▶ _Instructions to follow_
Copy out each line of the data that holds the string "site".
BEGIN Information provided
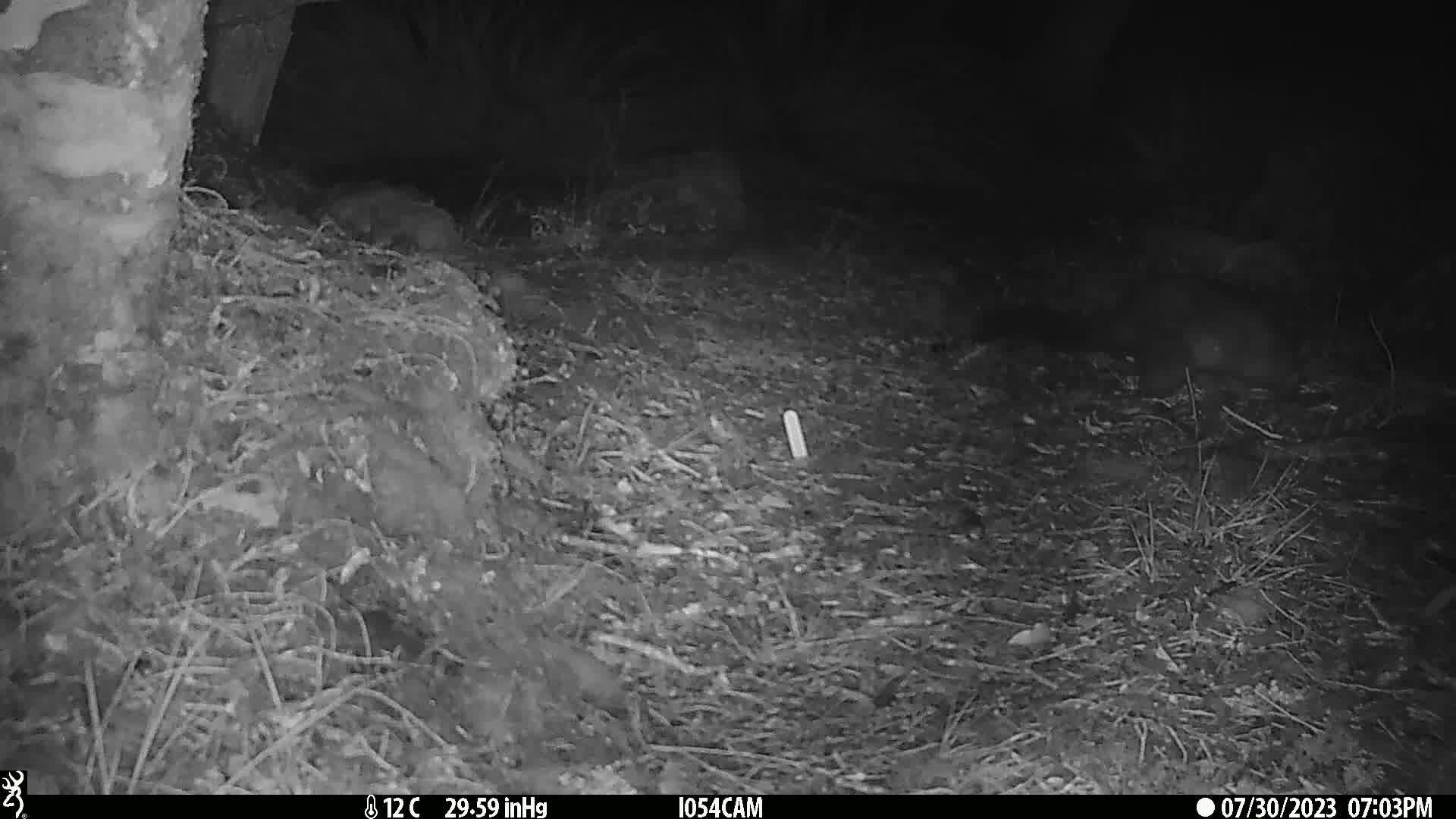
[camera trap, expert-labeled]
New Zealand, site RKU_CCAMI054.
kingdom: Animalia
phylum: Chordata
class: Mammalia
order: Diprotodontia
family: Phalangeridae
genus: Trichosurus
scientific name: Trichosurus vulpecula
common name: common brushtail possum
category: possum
END Information provided
BEGIN Information provided
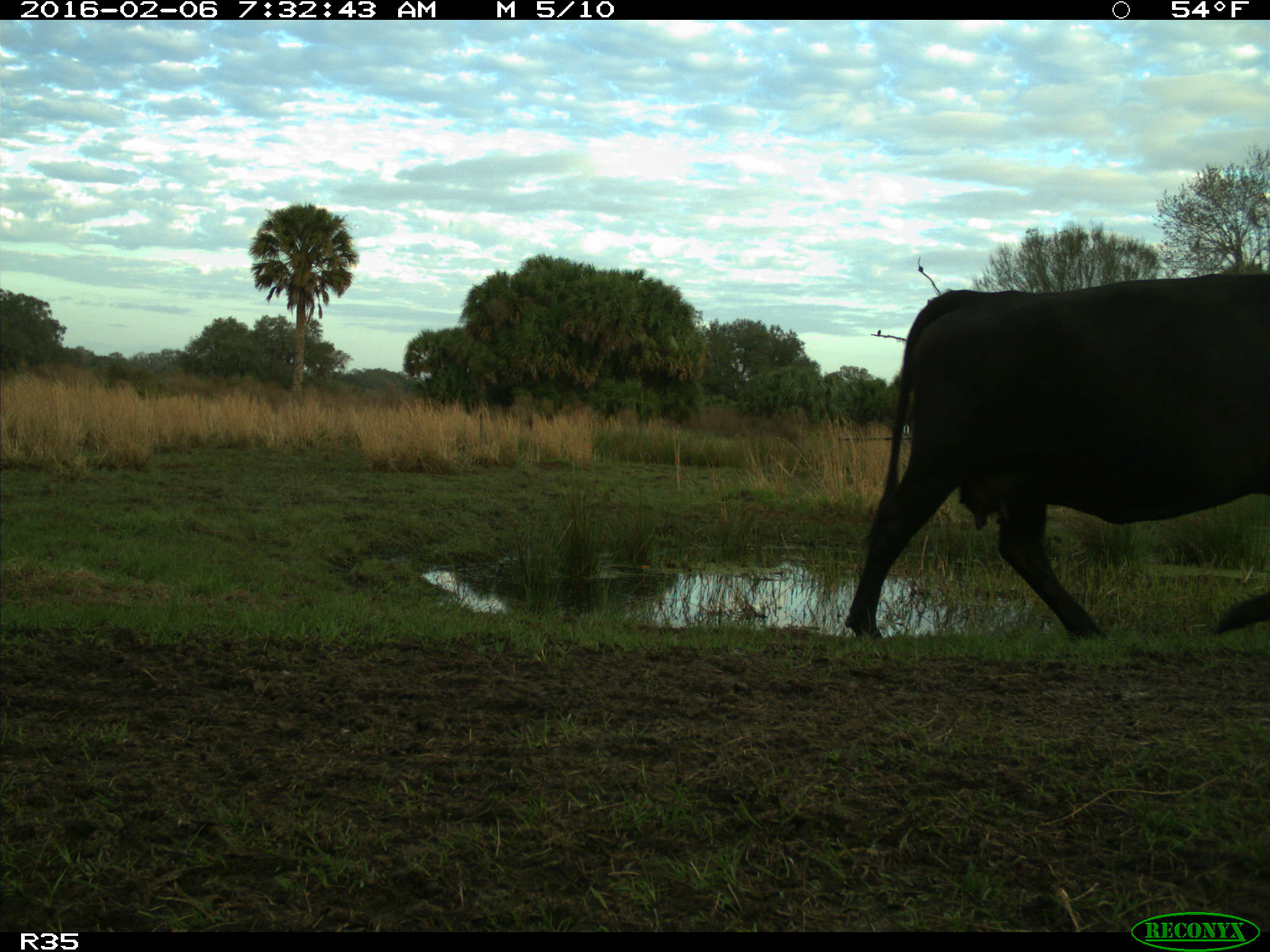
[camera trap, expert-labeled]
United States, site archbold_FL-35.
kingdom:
END Information provided
▶ _Completed task_
New Zealand, site RKU_CCAMI054.
United States, site archbold_FL-35.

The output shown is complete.